_TASK GOAL_. From the data below, please reproduce exactly everything from the line that contains "Maison à vendre, 18m², UVERNET FOURS" down to the line that contains "2014 Chevrolet Silverado 1500 Image 5", with both ends included.

_DATA TO PROCESS_.
──────────
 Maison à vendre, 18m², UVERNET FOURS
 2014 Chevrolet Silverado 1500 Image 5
──────────
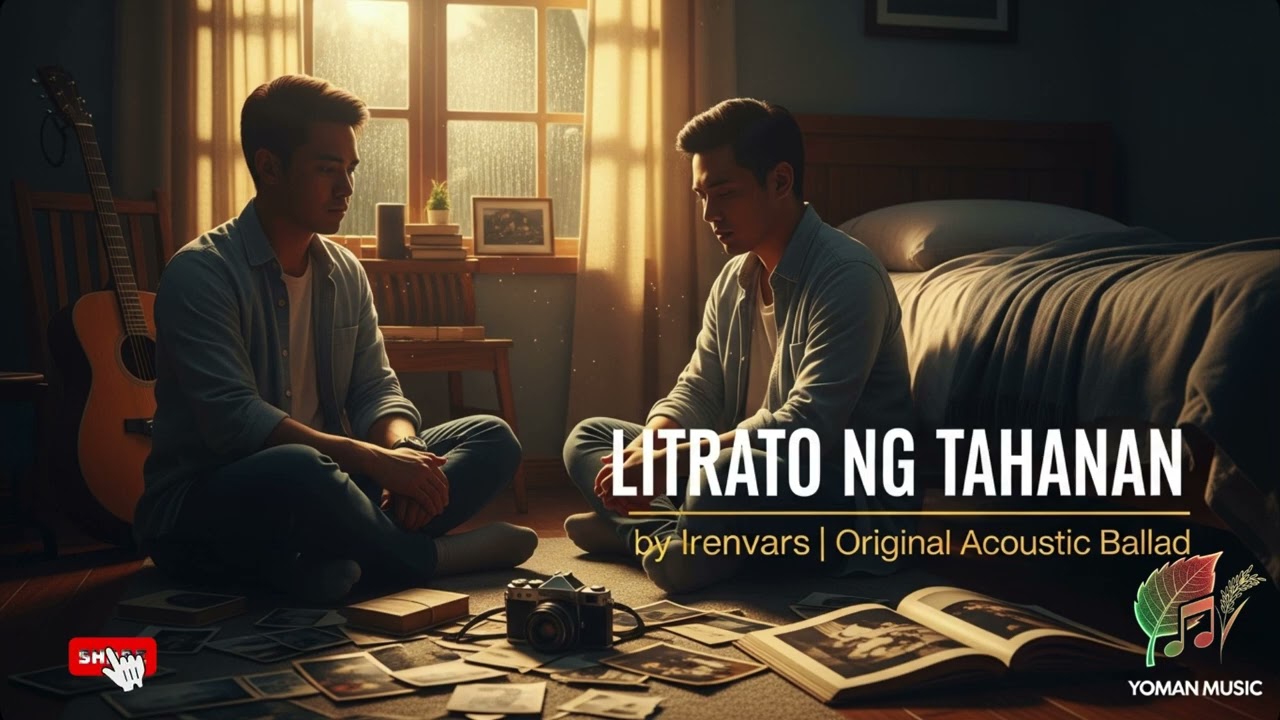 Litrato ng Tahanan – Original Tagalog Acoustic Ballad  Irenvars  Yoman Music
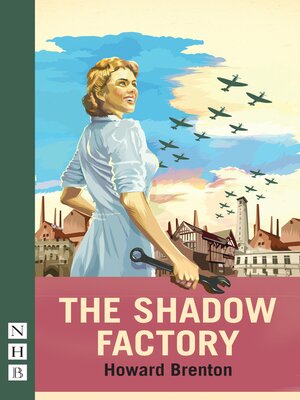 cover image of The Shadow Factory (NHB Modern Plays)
──────────
_EXERCISE SOLUTION_.
 Maison à vendre, 18m², UVERNET FOURS
 2014 Chevrolet Silverado 1500 Image 5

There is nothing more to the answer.